PHILADELPHIA — The Trump administration‘s effort to remove a slavery exhibit at a national historic site in Philadelphia distorts history, while eroding racial justice and healing, several Black Catholic leaders told OSV News.

And although the display was reinstalled Feb. 19 under a federal judge’s order — a move the administration has appealed — more work needs to be done overall in countering the sin of racism, they said.

“We cannot erase our history; it will crop up to bite us when we least expect,” said M. Shawn Copeland, professor emerita of systematic theology at Boston College and author of “Knowing Christ Crucified: The Witness of African American Religious Experience.”

In January, National Park Service workers in Philadelphia dismantled panels commemorating nine slaves owned by President George Washington and his wife, Martha, when they lived in that city, then the nation’s capital.

The display, part of the President’s House Site in Independence National Park, provided biographical information for Austin, Paris, Hercules, Christopher Sheels, Richmond, Giles, Oney Judge, Moll and Joe. In addition, the panels detailed “The Dirty Business of Slavery” in the Americas and the 1787 constitutional compromise that U.S. founders made regarding slavery to rally support for the newly created nation.

But a March 2025 executive order signed by Trump, “Restoring Truth and Sanity to American History,” called for the Department of the Interior — which oversees the NPS — to ensure that its memorials and the like do not “inappropriately disparage Americans past or living (including persons living in colonial times), and instead focus on the greatness of the achievements and progress of the American people.”
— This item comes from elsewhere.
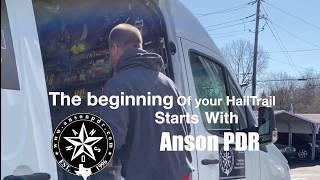 Anson PDR Gear up! Hail season Paintless dent repair tools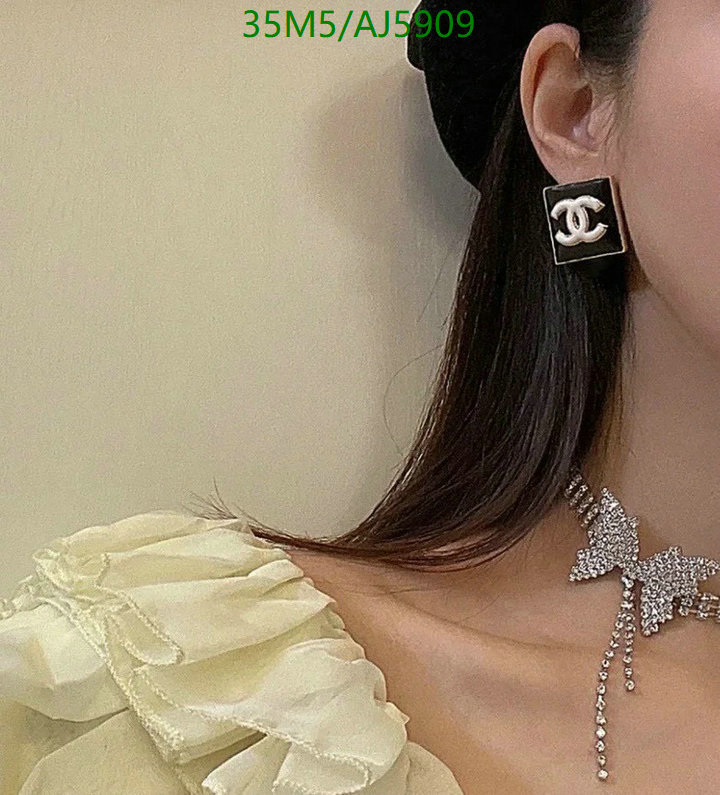 Jewelry-Chanel Code: AJ5909 $: 35USD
The display’s removal prompted outcry, including from city officials, who filed suit Jan. 22 against the Department of the Interior and NPS, citing the breach of a long collaboration and cooperative agreement on the site between municipal and federal officials.
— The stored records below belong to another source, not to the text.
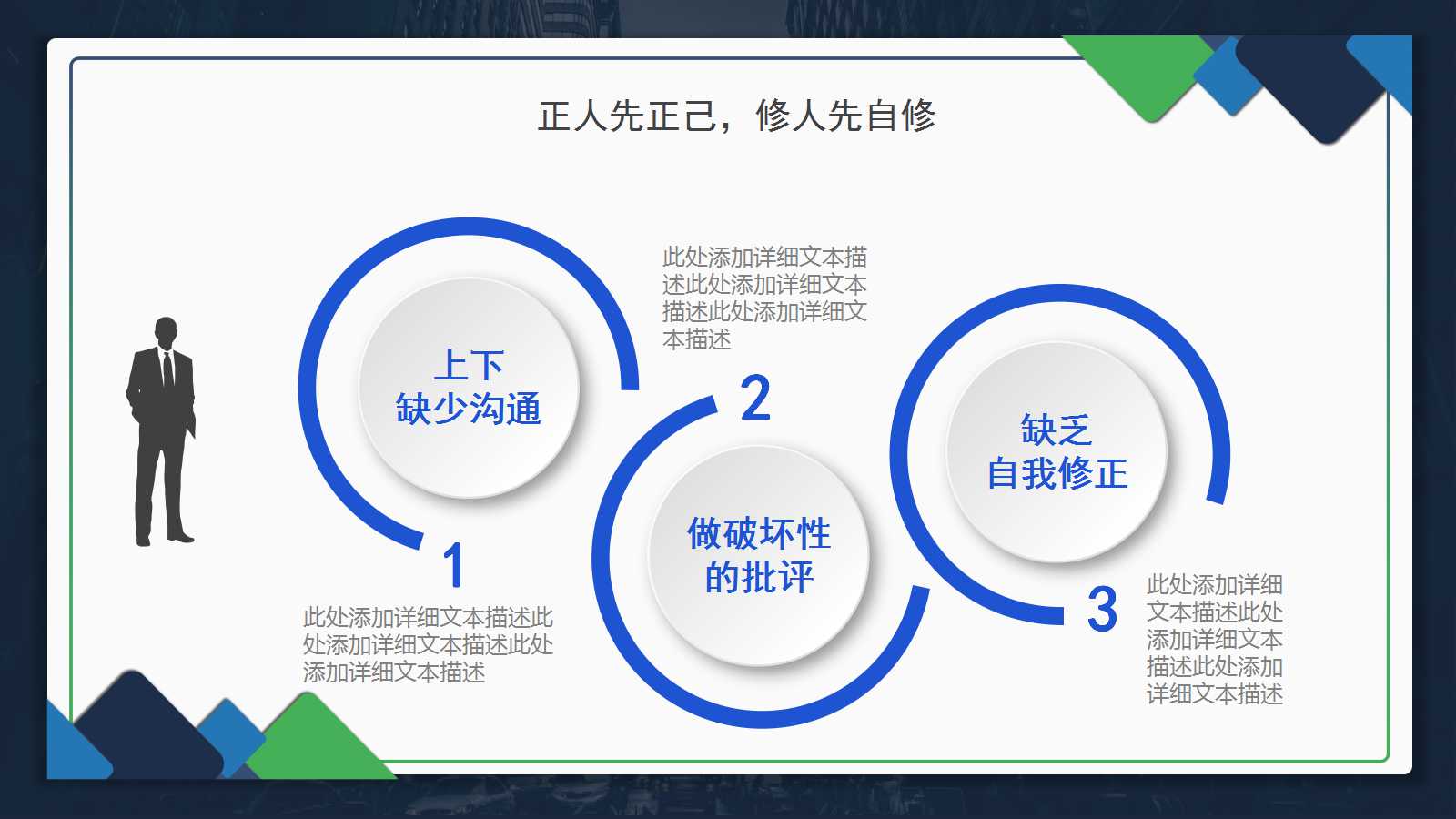 年终述职ppt模板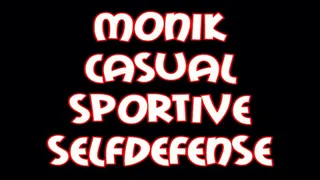 Monik casual sportive selfdefense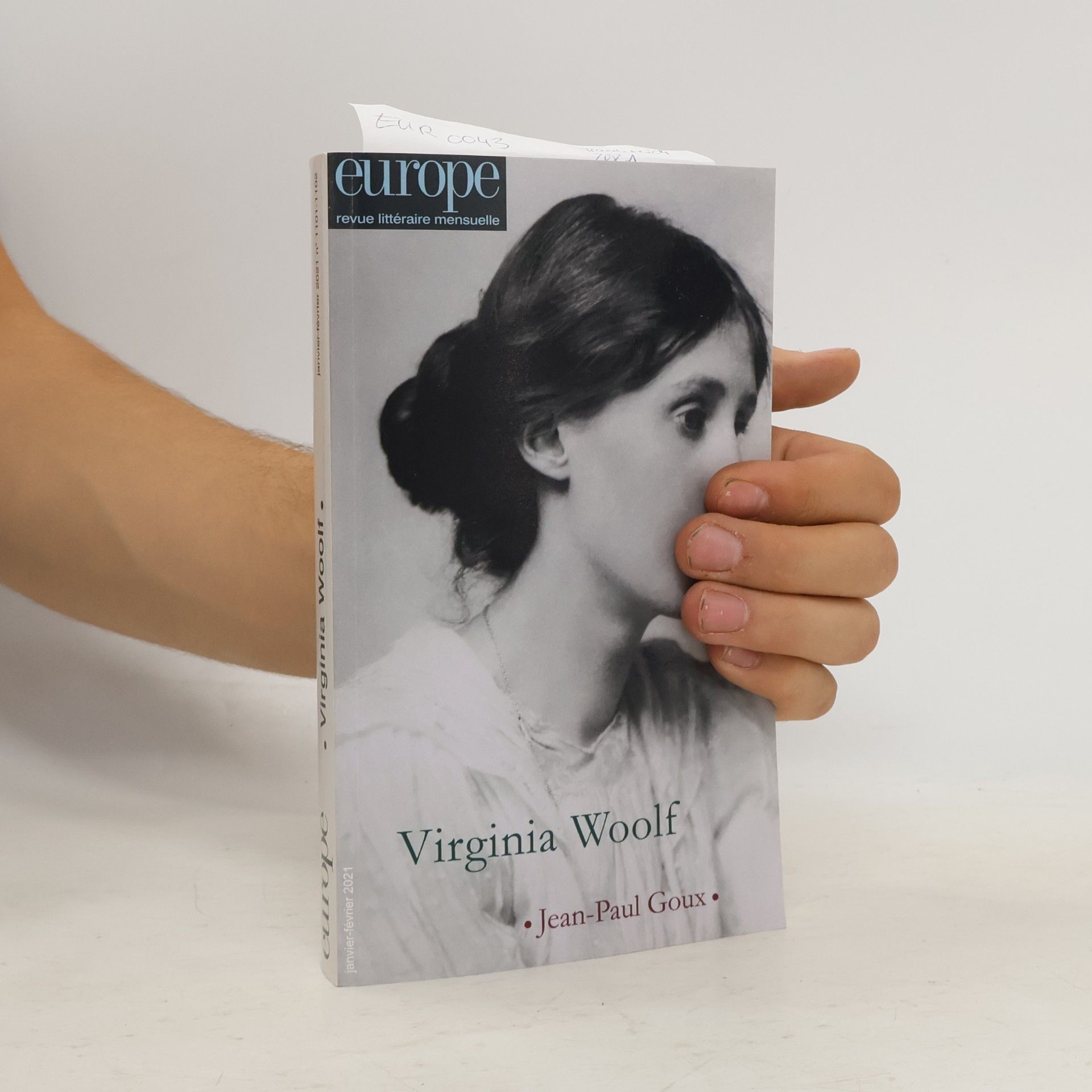 Collectif Europe - n° 1101-1102, janvier-février 2021: Virginia Woolf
The city said the slavery display removal took place “without notice,” and “presumably pursuant to the mandate in the Executive Order.”

In her Feb. 16 memorandum opinion, U.S. District Judge Cynthia Rufe — who ordered the display restored by Feb. 20 — quoted George Orwell’s dystopian novel “1984,” in which “all history” was “scraped clean and reinscribed exactly as often as was necessary.”
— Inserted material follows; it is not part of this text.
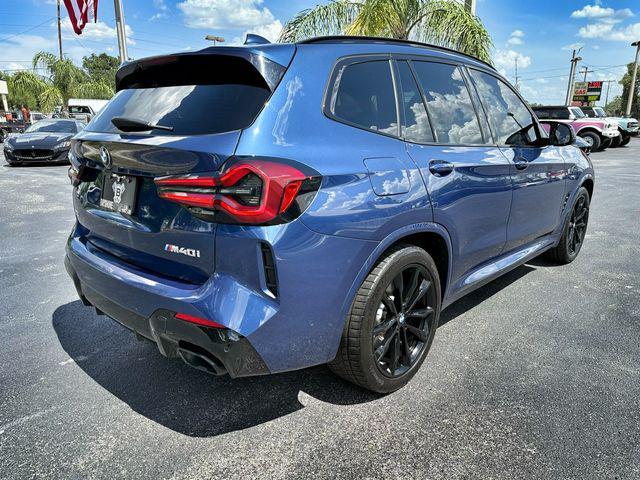 used 2022 BMW X3 car, priced at $44,890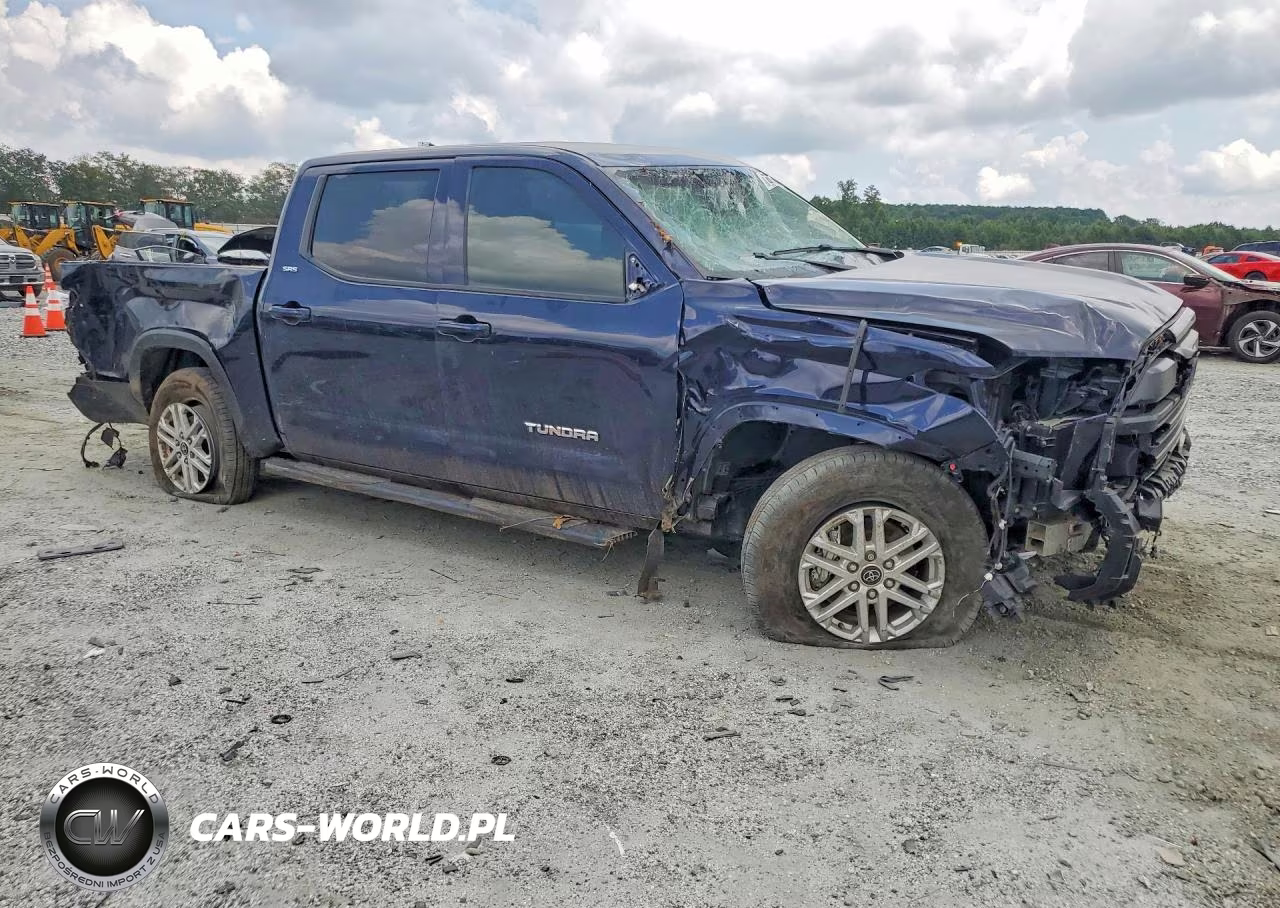 2024 Toyota Tundra Sr5 VIN:5TFLA5DB7RX194467 - 4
The federal government filed for an emergency stay Feb. 18, with the city opposing the move.

Catholic scholar, author and speaker Gloria Purvis told OSV News the display’s removal was “a larger part … of erasing the Black experience as well as Black accomplishments from American history.”

Purvis said the move also “signals to the country that this history is unimportant,” and “robs us of the ability to understand who we are, where we’re going and the things that we need to do, as well as the things that still plague us.”

Removing references to slavery and racism in American history “really undermines any progress the country could make in terms of racial reconciliation,” Purvis said.

Copeland stressed that “as a nation, we must acknowledge the contradictions in our founding documents and previous vicious practices and behaviors — enslavement, denial of civic rights to white women and women and men of color, oppression of Indigenous peoples.”

She added, “We make reparations for this by living differently, that is, humanely, in authentic solidarity with one another, and actively working everywhere for the flourishing of all.”

Father Reginald Norman, president of the National Association of Black Catholic Administrators and pastor of St. Mark Parish in Stratford, Connecticut, described the display removal as “very oppressive.”

But, he added, “we will march on and we’ll do the work” of healing racial injustice.

“We have an obligation to tell our history properly, even if he (Trump) tries to take away stuff,” Father Norman explained. “They can make laws and do things, but we don’t lose our history until we forget it and we stop telling it.”

Although the removal of the slavery display amounts to “trying to take it out of the public record,” said Father Norman, “it will never stop us, because that’s in our hearts.

“And I think people need to realize that,” he said. “I think people are panicking because they think it’s gone forever. It will never be gone as long as we remember it.”

Father Norman emphasized that “the Black community has always been a people of faith.”

“We always go back to faith. And that’s where we must go now,” he said. “We worship a God who is a peace-loving God, and we turn the other cheek and we go in hope.”

And, he said, “at the end, justice will be there.”